Neutron imaging of water distribution in full size automotive fuel cells

The high penetration of neutrons through large thicknesses of metals (e.g. > 10 cm of aluminum) allows imaging the water distribution in single fuel cells of full size design, even between the thick compression bodies requested to ensure enough flatness over a large area. For the single cell to have thermal boundary conditions similar to those of a cell integrated in a stack, the compression bodies are heated and a specific temperature gradient is applied to mimic the temperature gradient in the cell itself.

The beam diameter and detector size at the NEUTRA beam line of PSI allows imaging objects up to a size of 350 mm (horizontal) x 380 mm (vertical) in a single shot. Typical exposure times of 5 to 10 seconds allow observing the temporal evolution of water in the flow channels. With accumulated exposure time of 2-3 minutes, a low noise image is obtained, allowing identifying the presence of water in the GDLs in regions free of channel water.

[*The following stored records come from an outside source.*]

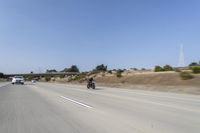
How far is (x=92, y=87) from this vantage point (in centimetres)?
4947

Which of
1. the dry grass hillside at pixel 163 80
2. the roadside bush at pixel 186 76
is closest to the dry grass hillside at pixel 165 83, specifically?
the dry grass hillside at pixel 163 80

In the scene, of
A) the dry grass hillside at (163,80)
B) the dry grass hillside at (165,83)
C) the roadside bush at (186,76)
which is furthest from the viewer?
the roadside bush at (186,76)

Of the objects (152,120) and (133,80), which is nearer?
(152,120)

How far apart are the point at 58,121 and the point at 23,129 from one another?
6.74 feet

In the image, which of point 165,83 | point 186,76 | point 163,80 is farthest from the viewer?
point 163,80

Example: Imaging of the AutoStack-Core fuel cell (300 cm2 active area). The impact of cell design and the influence of nitrogen concentration in the anode loop on water distribution were studied in the frame of the AutoStack-Core project. The second evolution of the flow field design (EVO2) was shown to reduce significantly the amount of water accumulating at the end of the anode flow channels. The presence of up to 30% (in volume) of nitrogen in the anode further reduced the water accumulation. Avoiding these water accumulations are of high importance for long term stability, as they can induce hydrogen starvation as well as accelerate the coating degradation of bipolar plates.